StacClient is designed for Serverless (environment version 5, Python 3.12):

  • No spark.conf.set. Parallelism is controlled entirely via partitions= in search and download, and via DataFrame.repartition(N, "col") in your notebook — hash by a column, since on Serverless a number-only repartition(N) is coalesced by AQE back toward one partition.
  • No .cache() / .persist(). Materialize search results and downloaded-file metadata to Delta tables — Delta time travel is a more durable alternative to in-memory caching and survives session restarts.
  • One task per asset. Each download task is independent; Serverless autoscaling routes tasks across available workers without pinning.
# Serverless: write search results to Delta immediately (no caching)
client.search(df_cells, geojson_col="geojson",
collections=["sentinel-2-l2a"], datetime="2022-06-01").write \
.mode("overwrite").saveAsTable("cell_assets")

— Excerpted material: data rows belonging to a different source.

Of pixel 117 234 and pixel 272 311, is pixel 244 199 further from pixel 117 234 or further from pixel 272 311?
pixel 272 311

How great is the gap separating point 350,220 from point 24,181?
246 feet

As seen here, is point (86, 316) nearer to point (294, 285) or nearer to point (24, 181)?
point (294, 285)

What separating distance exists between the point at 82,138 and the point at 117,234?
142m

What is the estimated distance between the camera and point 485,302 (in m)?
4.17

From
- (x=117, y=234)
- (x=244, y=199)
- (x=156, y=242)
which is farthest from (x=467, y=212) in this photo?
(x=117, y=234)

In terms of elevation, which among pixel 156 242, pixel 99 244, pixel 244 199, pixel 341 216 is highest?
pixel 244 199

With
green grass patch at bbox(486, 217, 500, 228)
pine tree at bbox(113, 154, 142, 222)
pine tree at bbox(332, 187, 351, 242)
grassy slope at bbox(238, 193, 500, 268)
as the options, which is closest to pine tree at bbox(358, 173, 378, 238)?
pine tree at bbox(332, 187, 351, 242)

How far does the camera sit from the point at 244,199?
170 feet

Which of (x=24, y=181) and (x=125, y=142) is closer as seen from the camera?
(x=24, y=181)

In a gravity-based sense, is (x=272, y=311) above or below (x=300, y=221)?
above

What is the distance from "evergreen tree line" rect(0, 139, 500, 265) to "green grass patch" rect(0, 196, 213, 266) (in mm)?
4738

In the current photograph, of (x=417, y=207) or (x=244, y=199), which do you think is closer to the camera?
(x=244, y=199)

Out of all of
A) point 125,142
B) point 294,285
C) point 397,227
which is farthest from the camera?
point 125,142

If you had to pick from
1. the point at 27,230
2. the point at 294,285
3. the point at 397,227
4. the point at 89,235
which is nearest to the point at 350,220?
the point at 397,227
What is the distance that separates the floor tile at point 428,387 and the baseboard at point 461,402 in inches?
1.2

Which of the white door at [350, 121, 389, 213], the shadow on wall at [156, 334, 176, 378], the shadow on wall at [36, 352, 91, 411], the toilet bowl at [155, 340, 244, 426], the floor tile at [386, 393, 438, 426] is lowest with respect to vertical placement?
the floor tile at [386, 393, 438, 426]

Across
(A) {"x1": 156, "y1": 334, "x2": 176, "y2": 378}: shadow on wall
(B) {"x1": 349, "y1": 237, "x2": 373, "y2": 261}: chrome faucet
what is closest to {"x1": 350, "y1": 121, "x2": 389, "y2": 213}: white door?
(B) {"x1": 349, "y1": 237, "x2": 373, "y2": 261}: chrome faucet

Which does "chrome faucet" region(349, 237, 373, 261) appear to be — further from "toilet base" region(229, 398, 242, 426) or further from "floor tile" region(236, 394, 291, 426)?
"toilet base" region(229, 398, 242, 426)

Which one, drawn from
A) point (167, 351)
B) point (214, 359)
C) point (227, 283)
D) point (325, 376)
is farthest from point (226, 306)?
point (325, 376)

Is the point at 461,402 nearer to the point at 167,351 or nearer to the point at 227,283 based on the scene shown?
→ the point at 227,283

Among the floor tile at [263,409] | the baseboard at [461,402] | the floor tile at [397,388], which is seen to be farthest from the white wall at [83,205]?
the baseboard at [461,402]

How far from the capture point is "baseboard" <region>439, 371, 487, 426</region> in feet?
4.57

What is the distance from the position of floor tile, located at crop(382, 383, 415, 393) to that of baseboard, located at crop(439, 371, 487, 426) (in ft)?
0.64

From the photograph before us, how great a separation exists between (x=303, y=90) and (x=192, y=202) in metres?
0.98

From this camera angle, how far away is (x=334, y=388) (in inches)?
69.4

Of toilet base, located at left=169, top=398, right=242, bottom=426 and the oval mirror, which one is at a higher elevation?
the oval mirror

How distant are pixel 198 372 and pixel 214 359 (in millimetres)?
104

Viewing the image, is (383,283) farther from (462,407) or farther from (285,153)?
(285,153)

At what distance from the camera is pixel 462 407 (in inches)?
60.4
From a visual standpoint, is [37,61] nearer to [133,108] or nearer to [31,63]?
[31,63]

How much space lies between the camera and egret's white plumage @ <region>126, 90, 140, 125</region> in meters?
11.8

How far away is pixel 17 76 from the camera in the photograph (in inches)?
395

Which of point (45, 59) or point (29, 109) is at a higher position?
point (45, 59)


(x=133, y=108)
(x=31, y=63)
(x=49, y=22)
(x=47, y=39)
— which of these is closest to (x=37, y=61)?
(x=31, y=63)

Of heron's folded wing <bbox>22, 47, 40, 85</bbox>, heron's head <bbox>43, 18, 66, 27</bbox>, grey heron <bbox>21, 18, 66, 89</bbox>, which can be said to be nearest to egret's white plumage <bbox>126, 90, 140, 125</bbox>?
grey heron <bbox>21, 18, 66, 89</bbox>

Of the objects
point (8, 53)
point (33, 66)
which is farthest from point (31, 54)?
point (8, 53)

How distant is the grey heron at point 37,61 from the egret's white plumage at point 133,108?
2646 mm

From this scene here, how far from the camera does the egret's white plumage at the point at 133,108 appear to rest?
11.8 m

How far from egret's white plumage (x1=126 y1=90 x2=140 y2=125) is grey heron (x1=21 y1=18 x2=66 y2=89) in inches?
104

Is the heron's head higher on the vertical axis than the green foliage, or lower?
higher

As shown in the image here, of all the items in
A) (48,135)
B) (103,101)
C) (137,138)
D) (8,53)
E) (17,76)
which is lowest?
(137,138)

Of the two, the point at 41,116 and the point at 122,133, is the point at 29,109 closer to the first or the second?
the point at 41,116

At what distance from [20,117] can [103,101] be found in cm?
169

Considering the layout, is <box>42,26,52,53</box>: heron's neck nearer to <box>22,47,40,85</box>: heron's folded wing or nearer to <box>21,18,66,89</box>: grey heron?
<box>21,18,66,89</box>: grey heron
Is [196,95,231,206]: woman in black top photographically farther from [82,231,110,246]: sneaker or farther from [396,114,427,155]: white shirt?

# Serverless: read back from Delta for the download step
assets = spark.read.table("cell_assets")
files_df = client.download(assets, out_dir="/Volumes/...", asset_names=["B02"])
files_df.write.mode("overwrite").saveAsTable("band_b02")
No doc-test backing for this page

StacClient is a network integration client — it requires live STAC catalog access and real asset URLs. The illustrative code blocks above show the API surface; the EO Series notebooks and the Helios notebooks are fully-executed, end-to-end examples with real data.


Non-goals

The following are explicitly out of scope for the initial StacClient:

  • No async / concurrent-within-task fetching. Parallelism comes from Spark tasks, not asyncio/threads inside a UDF.
  • No non-raster asset validation. validate=True open-and-decodes a raster window; JSON, thumbnails, and vector sidecars are downloaded but not validated.
  • No catalog or item publishing. StacClient is a read/consume client.
  • No credential management. Auth is expressed through the sign parameter; token storage and refresh are the caller's responsibility.

See also

  • EO Series notebooks — the worked end-to-end example (search → download → repair → tessellate → stack).
  • Helios notebooksStacClient used to discover and download 3DEP DEMs from Planetary Computer, converted to COGs and cataloged in a STAC Delta table (NB03).
  • Execution Tiers — lightweight vs heavyweight comparison.
  • RasterX Function Referencerst_h3_tessellate, rst_fromcontent, rst_merge_agg, and the rest of the raster processing functions used downstream of STAC downloads.